The next step is to implement the beamsearch algorithm to predict text. In our implementation, each beam is represented by a tuple with three elements. The first element is the logarithm of the cumulative probability for the current sequence of characters. The second element is the string of characters. The third element is a one-hot encoded version of the string of characters. A reasonable question is why we store the logarithm of the cumulative probability instead of just the cumulative probability. Given that these probabilities are small, there is a risk that the limited precision of computer arithmetic results in underflow. This is addressed by instead computing the logarithm of the probability, in which case the multiplication is converted to an addition. For a small number of words, this is not necessary, but we do it anyway for good practice.

We start by creating a single beam with an initial sequence of characters ('the body ') and set the initial probability to 1.0. The one-hot encoded version of the string is created by the first loop. We add this beam to a list named beams.

This is followed by a nested loop that uses the trained model to do predictions according to the beam-search algorithm. We extract the one-hot encoding representation of each beam and create a NumPy array with multiple input examples. There is one input example per beam. During the first iteration, there is only a single input example. During the remaining iterations, there will be BEAM_SIZE number of examples.

INFORMATION SUPPLIED:

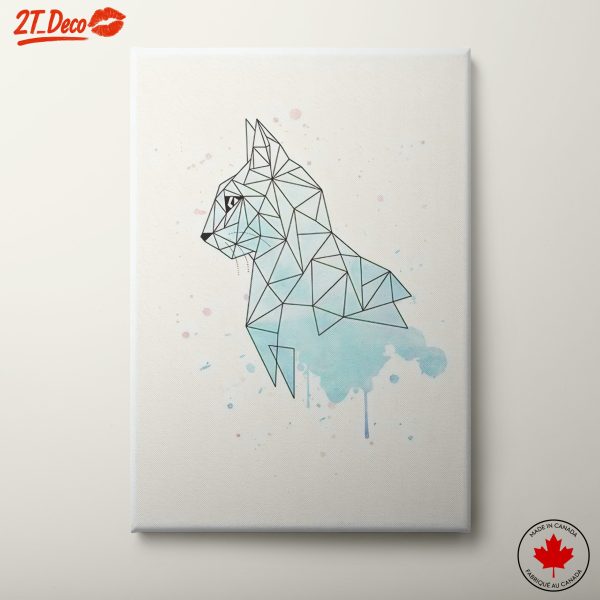 Geometric Cat Art for Modern Decor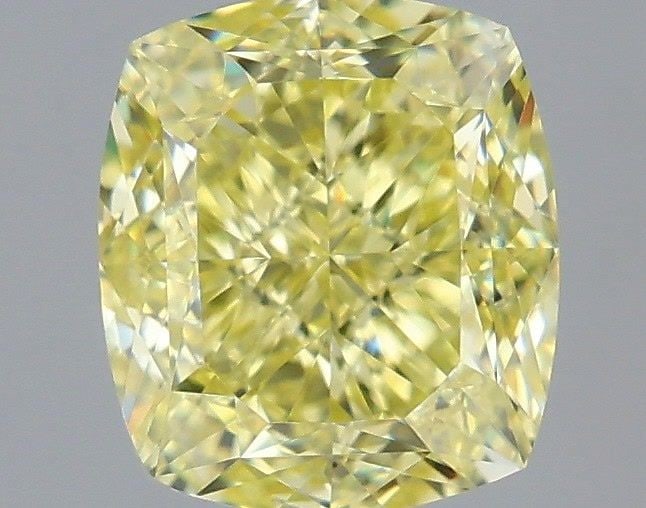 GIA Cushion Modified 1.01ct Fancy Yellow VVS1 - Loose Natural Diamond: GIA Cushion Modified 1.01ct Fancy Yellow VVS1 - Loose Natural Diamond GIA certified, this 1.01ct Fancy Yellow VVS1 diamond boasts exceptional clarity and color, with an EX polish that showcases its na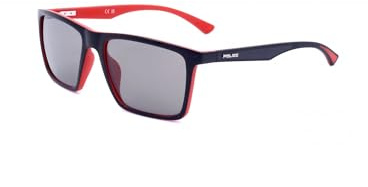 Police SPLN26 Shiny black with semi matt red parts 54/17/145 Herren Sonnenbrillen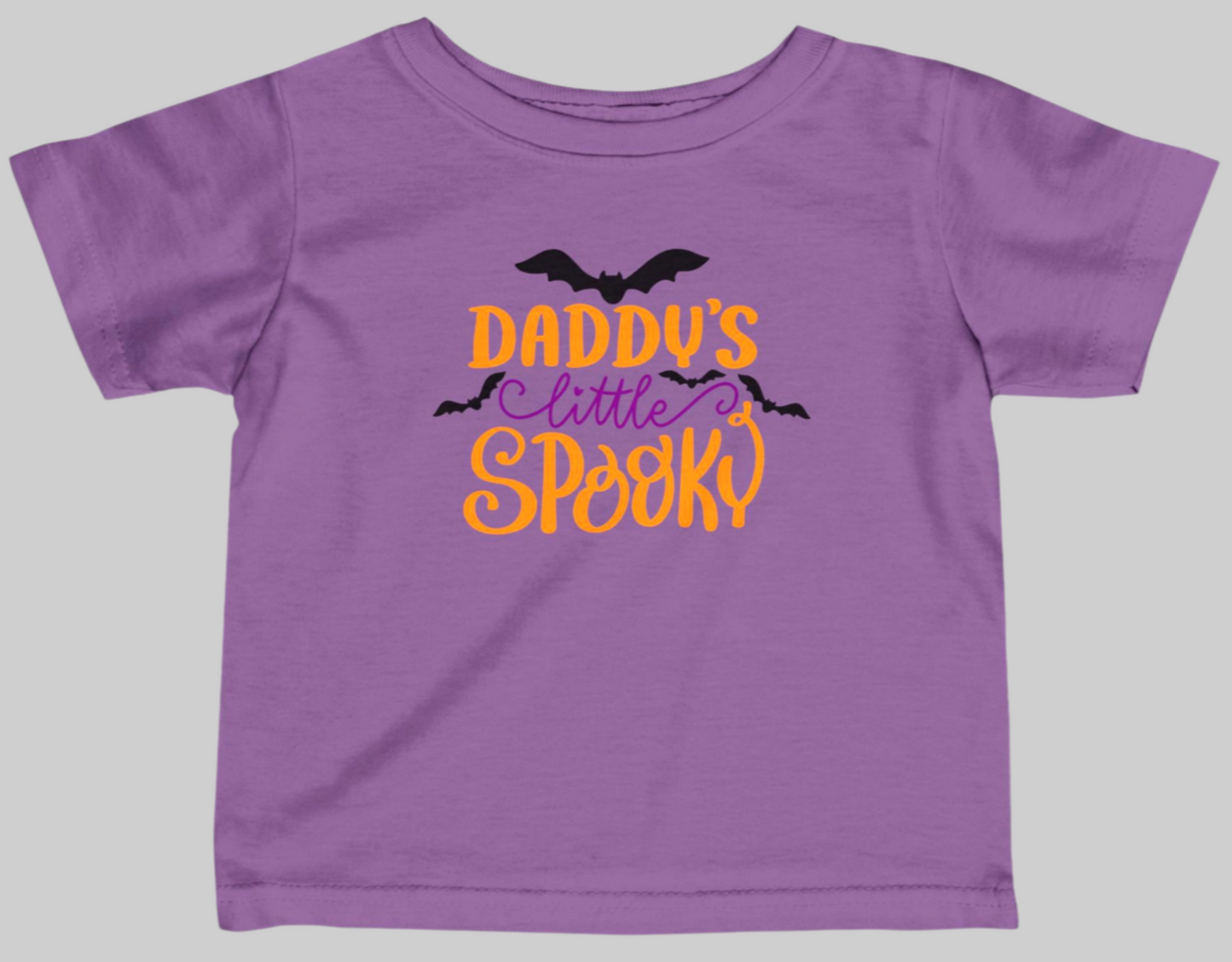 Cute Daddy's Little Spooky Halloween Tee For Baby Sold In AREA51GALLERY New Orleans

WHAT TO DO:
- a) Why does the beam-search text store the logarithm of the cumulative probability instead of the probability itself?
- b) Repeat the beam-search text from "The next step" to "for good practice.".
- c) In the beam-search text, what initial probability is given to the first beam?

ANSWERS TO THE EXERCISE:
- a) The probabilities are small, so the limited precision of computer arithmetic could cause underflow. Taking the logarithm avoids this and turns the multiplication into an addition.

- b)
The next step is to implement the beamsearch algorithm to predict text. In our implementation, each beam is represented by a tuple with three elements. The first element is the logarithm of the cumulative probability for the current sequence of characters. The second element is the string of characters. The third element is a one-hot encoded version of the string of characters. A reasonable question is why we store the logarithm of the cumulative probability instead of just the cumulative probability. Given that these probabilities are small, there is a risk that the limited precision of computer arithmetic results in underflow. This is addressed by instead computing the logarithm of the probability, in which case the multiplication is converted to an addition. For a small number of words, this is not necessary, but we do it anyway for good practice.

- c) 1.0